Stingl, born in December 1930, started his career as an ethnographer and writer during the Communist regime, which would have limited his ability to travel, had he not had a couple of clever advantages. By the time he became a scientist, he had to be authorized to travel, because he was paid to study Native American people, and “they couldn’t stop me from travelling to them,” said Stingl. But the state also benefited from his work, as his books were published all over the world, which brought in a lot of foreign money for them. Stingl also never had any intention of emigrating, which he made sure to make clear to the authorities. He said that when he returned from his first two trips to the West, the state no longer suspected he would emigrate, and thus kept letting him go. And so Stingl was able to make a total of 14 trips, visiting 150 countries and spending 20 years abroad in total. Stingl was also able to at least communicate in 17 foreign languages, including some lesser-learned languages such as Maori, his first foreign language, and the language of the Papuan Kuma tribe.
Stingl received several prizes and awards for his work, including the Silver commemorative medal of the Senate in 2014. However, he said that the greatest honour he ever received was being elected Chief of the Kickapoo Native American tribe. The unprecedented step of electing a Czechoslovak foreigner as chief had to be approved by the Czechoslovak Ministry of Foreign Affairs, which they agreed to do. Stingl, while honoured, remembered his curiosity as he recalled asking the Communist minister why they wanted him elected as Chief. According to Stingl, the minister replied that it was “because they are our red brethren.”

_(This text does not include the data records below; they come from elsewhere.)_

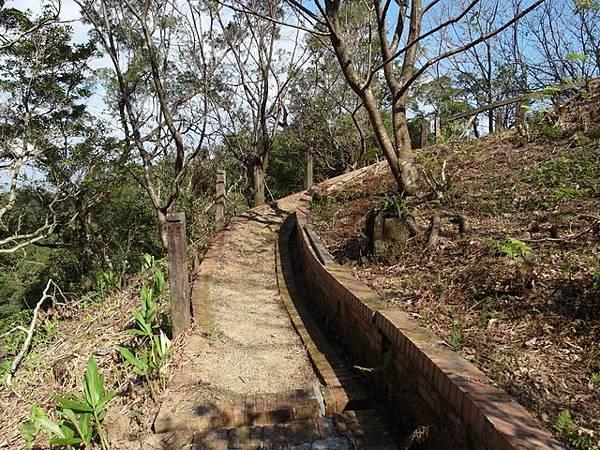紫微聖母環山步道 (161).JPG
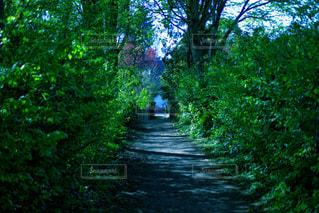 森の中の木の写真・画像素材[3144261]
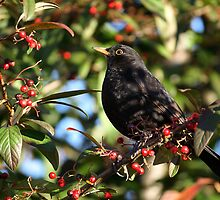 Blackbird and Winter Berries by RedMann
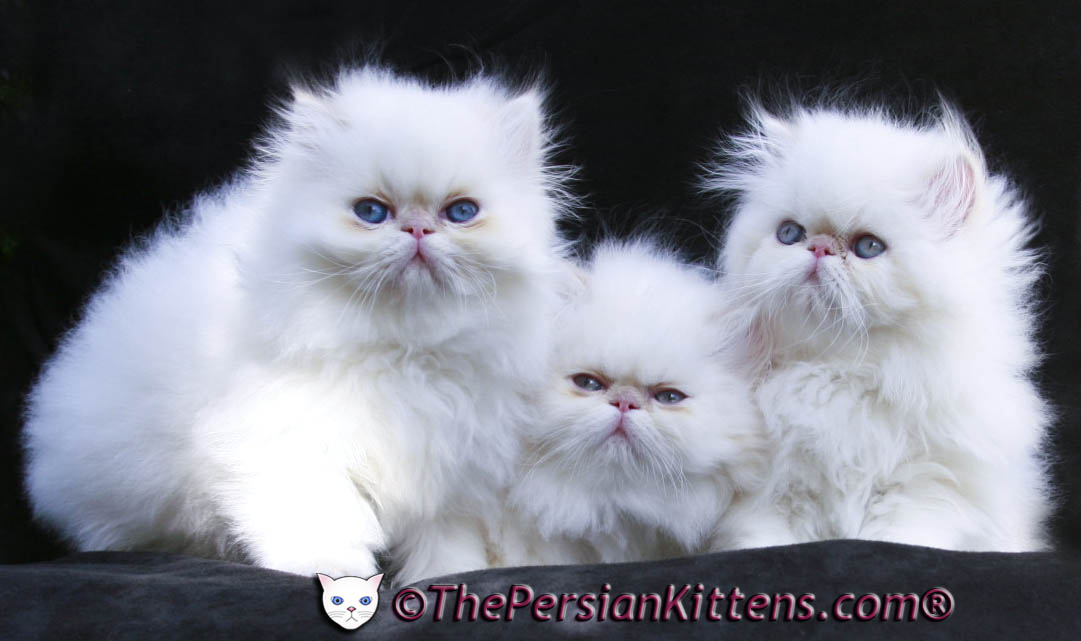 Three Cute White Persian Kittens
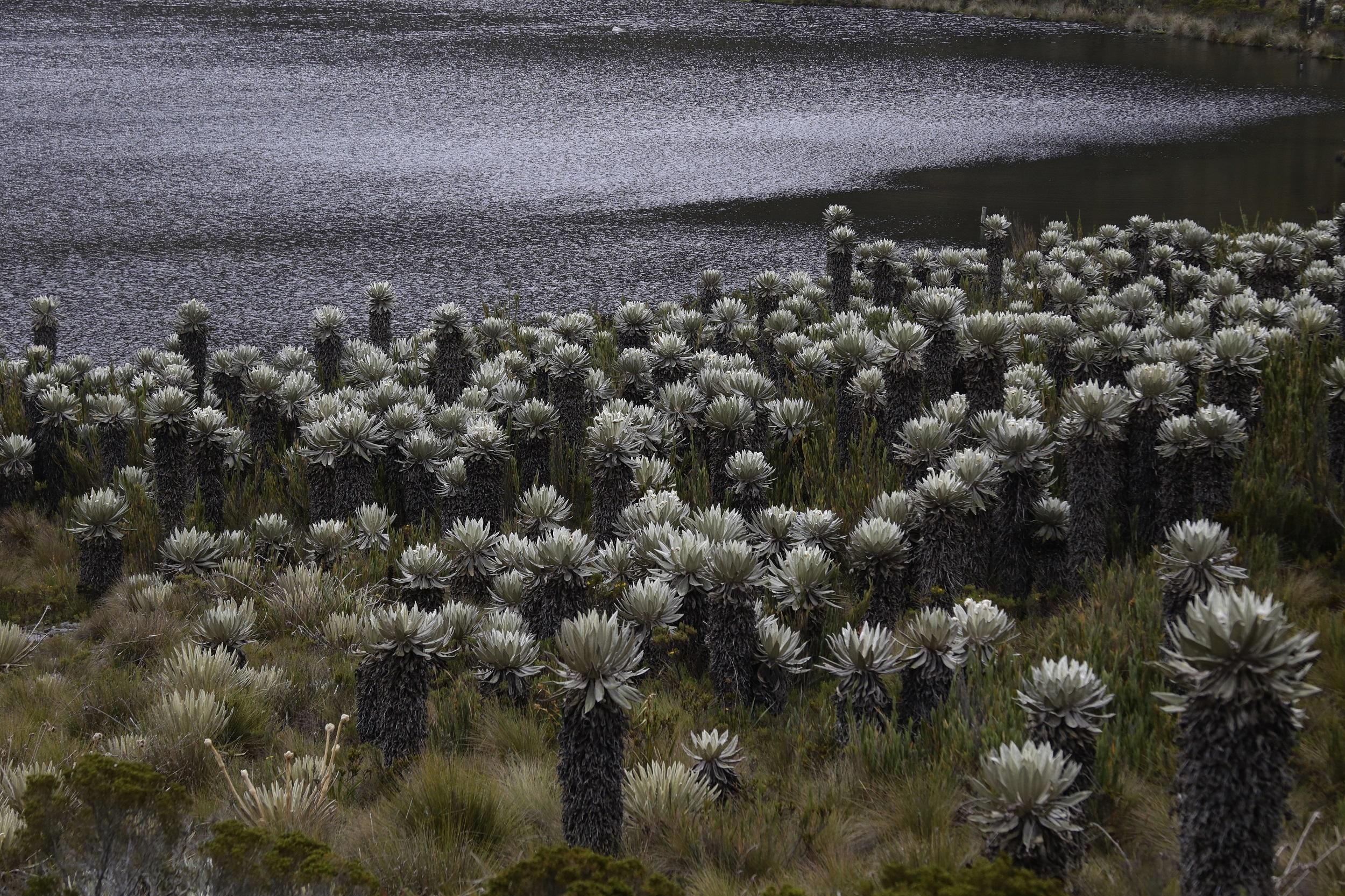 El frailejón es una especie típica de los ecosistemas de páramo. Foto: Gobernación de Boyacá.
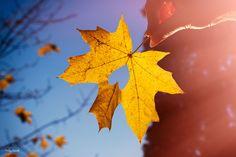 autumn Father, Autumn, Children, Pai, Young Children, Boys, Fall Season, Kids, Fall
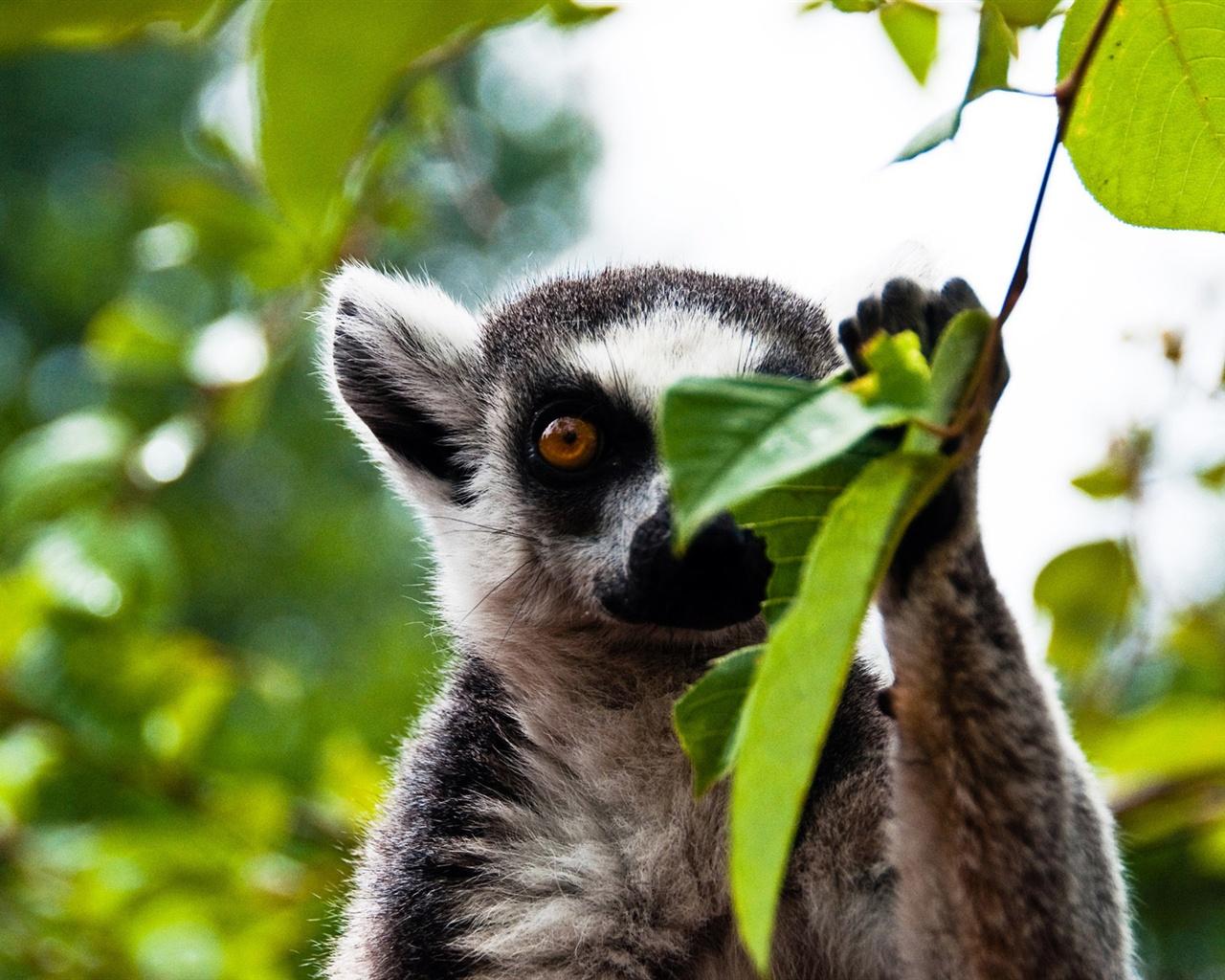 download wallpaper 3840x2160 lemur - photo #16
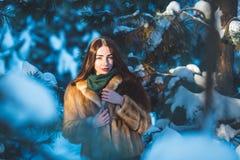 Menina bonita na floresta do inverno Fotografia de Stock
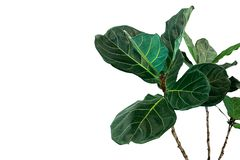 Green leaves of fiddle-leaf fig tree Ficus lyrata the popular ornamental tree tropical houseplant isolated on white background,. Clipping path included stock image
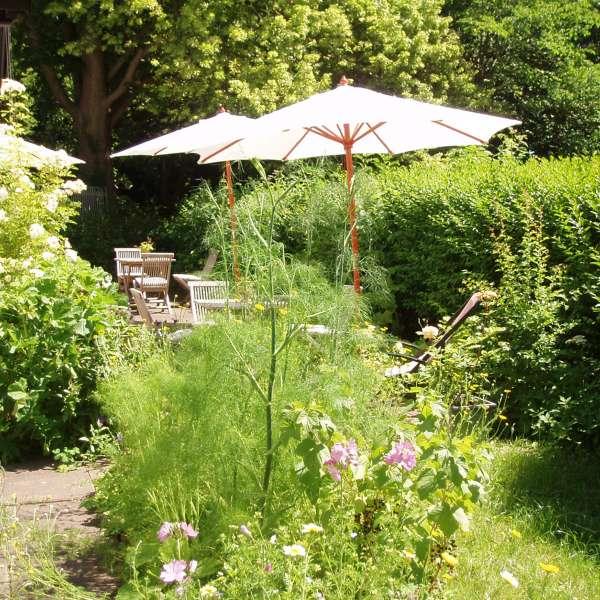 Haven på Café Kranz i Nisvrå ved Gelting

Although being Chief of Kickapoo was his only official chief-title, he was honoured and treated as a chief by at least one other indigenous tribe. “Most people do not know he was already honoured and treated as a chief by our Maori people,” said Grapl. “Not only in New Zealand, but also in our many meetings and visits with him in Czech Republic. We called him Rangatira (Chief). Not since the famous Czech painter Bohumir Gottfried Lindauer was there a Czech that had such close and warm friendly relations and trust with the Maori people as the Rangatira Miloslav Stingl did.”
“Moe mai ra Rangatira, Dr Miloslav Stingl. We love you and will miss you always. The hardest part is that we can not be with you to physically say goodbye. But it is never goodbye, just see you later,” said Grapl, concluding his tribute to Miloslav Stingl.